Task brief
Collect every line of the listing below that contains the word "light" and copy each one out in full. Case counts.

* start *

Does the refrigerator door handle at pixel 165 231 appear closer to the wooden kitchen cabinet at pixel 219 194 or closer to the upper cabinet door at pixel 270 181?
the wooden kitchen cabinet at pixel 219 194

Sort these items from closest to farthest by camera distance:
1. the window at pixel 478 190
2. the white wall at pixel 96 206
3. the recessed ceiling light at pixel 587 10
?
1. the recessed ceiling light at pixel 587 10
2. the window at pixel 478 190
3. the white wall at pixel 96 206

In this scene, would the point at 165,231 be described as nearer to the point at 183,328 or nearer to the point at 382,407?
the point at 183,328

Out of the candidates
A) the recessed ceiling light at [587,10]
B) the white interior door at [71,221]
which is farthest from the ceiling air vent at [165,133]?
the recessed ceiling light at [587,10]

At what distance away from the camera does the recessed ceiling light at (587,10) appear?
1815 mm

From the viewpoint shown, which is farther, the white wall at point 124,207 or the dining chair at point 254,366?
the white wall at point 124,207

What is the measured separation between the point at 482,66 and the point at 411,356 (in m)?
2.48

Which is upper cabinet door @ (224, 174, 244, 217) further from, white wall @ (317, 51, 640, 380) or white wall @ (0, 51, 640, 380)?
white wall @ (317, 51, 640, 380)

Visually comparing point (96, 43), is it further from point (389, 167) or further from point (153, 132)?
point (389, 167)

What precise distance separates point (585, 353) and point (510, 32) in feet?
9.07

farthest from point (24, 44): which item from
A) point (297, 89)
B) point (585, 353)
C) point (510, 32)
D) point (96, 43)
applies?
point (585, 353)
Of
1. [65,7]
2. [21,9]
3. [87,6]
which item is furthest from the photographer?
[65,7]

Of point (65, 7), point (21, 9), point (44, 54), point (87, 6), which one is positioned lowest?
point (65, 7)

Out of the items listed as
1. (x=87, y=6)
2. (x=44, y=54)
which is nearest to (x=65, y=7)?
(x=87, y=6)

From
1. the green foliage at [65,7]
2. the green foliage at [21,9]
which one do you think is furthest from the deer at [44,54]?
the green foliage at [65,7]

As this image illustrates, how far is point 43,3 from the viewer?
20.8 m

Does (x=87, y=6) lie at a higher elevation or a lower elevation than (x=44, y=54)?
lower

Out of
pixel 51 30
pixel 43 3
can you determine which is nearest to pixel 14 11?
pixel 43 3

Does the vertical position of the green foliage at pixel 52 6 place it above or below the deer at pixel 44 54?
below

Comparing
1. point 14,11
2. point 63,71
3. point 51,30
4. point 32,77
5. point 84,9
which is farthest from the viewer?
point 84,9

* end *
* start *

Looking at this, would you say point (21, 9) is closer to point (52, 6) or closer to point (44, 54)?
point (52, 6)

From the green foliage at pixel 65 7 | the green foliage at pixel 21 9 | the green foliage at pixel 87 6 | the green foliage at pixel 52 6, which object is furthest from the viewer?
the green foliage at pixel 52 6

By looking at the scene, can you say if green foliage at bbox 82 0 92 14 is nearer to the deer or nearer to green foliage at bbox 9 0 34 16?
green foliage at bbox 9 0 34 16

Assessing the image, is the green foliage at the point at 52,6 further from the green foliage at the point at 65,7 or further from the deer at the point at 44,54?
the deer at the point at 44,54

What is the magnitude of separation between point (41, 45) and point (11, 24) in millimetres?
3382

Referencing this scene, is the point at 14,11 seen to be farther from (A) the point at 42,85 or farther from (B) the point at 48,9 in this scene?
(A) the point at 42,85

* end *

Response
3. the recessed ceiling light at pixel 587 10
1. the recessed ceiling light at pixel 587 10
A) the recessed ceiling light at [587,10]
the recessed ceiling light at [587,10]
At what distance away from the camera does the recessed ceiling light at (587,10) appear?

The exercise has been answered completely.